Rebecca Brodskis est née en 1988. Elle a passé la plus grande partie de son enfance à voyager entre la France et le Maroc et a ensuite vécu à New York, Berlin, TelAviv et désormais à Paris. Elle a étudié la peinture aux Ateliers des Beaux-Arts de Paris et au Central St. Martins College of Art and Design à Londres. Elle a ensuite travaillé à New York comme assistante de l’artiste norvégien Lars Laumann. Ayant toujours été attirée par les études théoriques, elle a obtenu un master de sociologie sur les thèmes des vulnérabilités et de la crise sociale, avant de décider de se consacrer entièrement à la peinture. Est-ce pour cela que Rebecca Brodskis s’intéresse autant à l’impact du social sur l’individu et à la relation entre l’être et la matière ? L’artiste s’est en tout cas donnée pour tâche de remettre en question les fondements des relations humaines tout en s’interrogeant sur le contexte social dans lequel nous vivons, un monde en perpétuel changement, entremêlé de liens que nous ne comprenons pas.

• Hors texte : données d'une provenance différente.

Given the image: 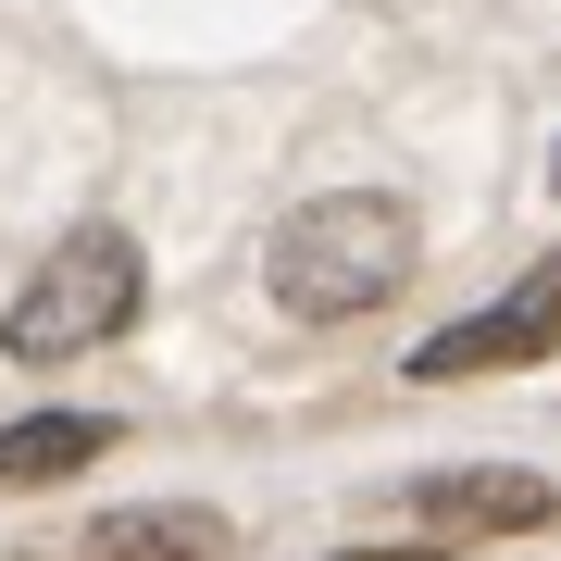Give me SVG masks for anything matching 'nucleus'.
Wrapping results in <instances>:
<instances>
[{
	"instance_id": "f257e3e1",
	"label": "nucleus",
	"mask_w": 561,
	"mask_h": 561,
	"mask_svg": "<svg viewBox=\"0 0 561 561\" xmlns=\"http://www.w3.org/2000/svg\"><path fill=\"white\" fill-rule=\"evenodd\" d=\"M400 275H412V213L375 201V187L300 201L275 225V250H262V287H275V312H300V324H350V312L400 300Z\"/></svg>"
},
{
	"instance_id": "f03ea898",
	"label": "nucleus",
	"mask_w": 561,
	"mask_h": 561,
	"mask_svg": "<svg viewBox=\"0 0 561 561\" xmlns=\"http://www.w3.org/2000/svg\"><path fill=\"white\" fill-rule=\"evenodd\" d=\"M138 238L125 225H76L38 275H25V300H13V324H0V350L13 362H76V350H101V337H125V312H138Z\"/></svg>"
},
{
	"instance_id": "7ed1b4c3",
	"label": "nucleus",
	"mask_w": 561,
	"mask_h": 561,
	"mask_svg": "<svg viewBox=\"0 0 561 561\" xmlns=\"http://www.w3.org/2000/svg\"><path fill=\"white\" fill-rule=\"evenodd\" d=\"M561 350V250L537 262V275H512L486 312L437 324V337L412 350V387H449V375H512V362H549Z\"/></svg>"
},
{
	"instance_id": "20e7f679",
	"label": "nucleus",
	"mask_w": 561,
	"mask_h": 561,
	"mask_svg": "<svg viewBox=\"0 0 561 561\" xmlns=\"http://www.w3.org/2000/svg\"><path fill=\"white\" fill-rule=\"evenodd\" d=\"M412 512L437 524V537H537V524L561 512L549 474H512V461H461V474H424Z\"/></svg>"
},
{
	"instance_id": "39448f33",
	"label": "nucleus",
	"mask_w": 561,
	"mask_h": 561,
	"mask_svg": "<svg viewBox=\"0 0 561 561\" xmlns=\"http://www.w3.org/2000/svg\"><path fill=\"white\" fill-rule=\"evenodd\" d=\"M101 449H113L101 412H25V424H0V486H50L76 461H101Z\"/></svg>"
},
{
	"instance_id": "423d86ee",
	"label": "nucleus",
	"mask_w": 561,
	"mask_h": 561,
	"mask_svg": "<svg viewBox=\"0 0 561 561\" xmlns=\"http://www.w3.org/2000/svg\"><path fill=\"white\" fill-rule=\"evenodd\" d=\"M88 561H225V524L213 512H113Z\"/></svg>"
},
{
	"instance_id": "0eeeda50",
	"label": "nucleus",
	"mask_w": 561,
	"mask_h": 561,
	"mask_svg": "<svg viewBox=\"0 0 561 561\" xmlns=\"http://www.w3.org/2000/svg\"><path fill=\"white\" fill-rule=\"evenodd\" d=\"M337 561H449V549H337Z\"/></svg>"
},
{
	"instance_id": "6e6552de",
	"label": "nucleus",
	"mask_w": 561,
	"mask_h": 561,
	"mask_svg": "<svg viewBox=\"0 0 561 561\" xmlns=\"http://www.w3.org/2000/svg\"><path fill=\"white\" fill-rule=\"evenodd\" d=\"M549 175H561V162H549Z\"/></svg>"
}]
</instances>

Rebecca Brodskis utilise cette richesse complexe, la diversité sociale qui l’entoure, la confrontation des cultures et des individus.

Figuration onirique

Dans ses peintures, Rebecca Brodskis pointe le doute, l’angoisse et la désorientation de ses personnages. Les détails sont réduits afin de permettre à un sentiment de flou de surmonter les images, à l’exception des regards, pensifs ou volontaires. Les couleurs sont contrastées : les visages sont clairs quand le fond l’est moins, ou l’inverse, afin de faire ressortir les personnages. Et si elle peint parfois des corps en mouvement, elle se concentre toujours sur le visage. C’est aussi la raison pour laquelle le décor est absent. Ce que souhaite l’artiste ? Que l’imagination du spectateur circule librement, qu’il libère sa capacité d’interprétation. Rebecca Brodskis interroge ces instants du quotidien fugaces dont on ne se souvient pas mais qui façonnent l’existence. Ces modèles sont issus de ses souvenirs, de photographies ou de personnes qu’elle a croisées, mais que son imagination a modifié. Pour elle, un portrait est avant tout « une réflexion de l’âme ». Si sa maîtrise technique est indéniable, elle s’intéresse moins à la ressemblance physique qu’à l’être intérieur de ses sujets. D’ailleurs, selon ses propres termes, elle ne peint pas des portraits, elle peint des gens. Comme elle le dit elle-même, « Pourquoi se limiter uniquement à l’aspect réel du sujet ? ».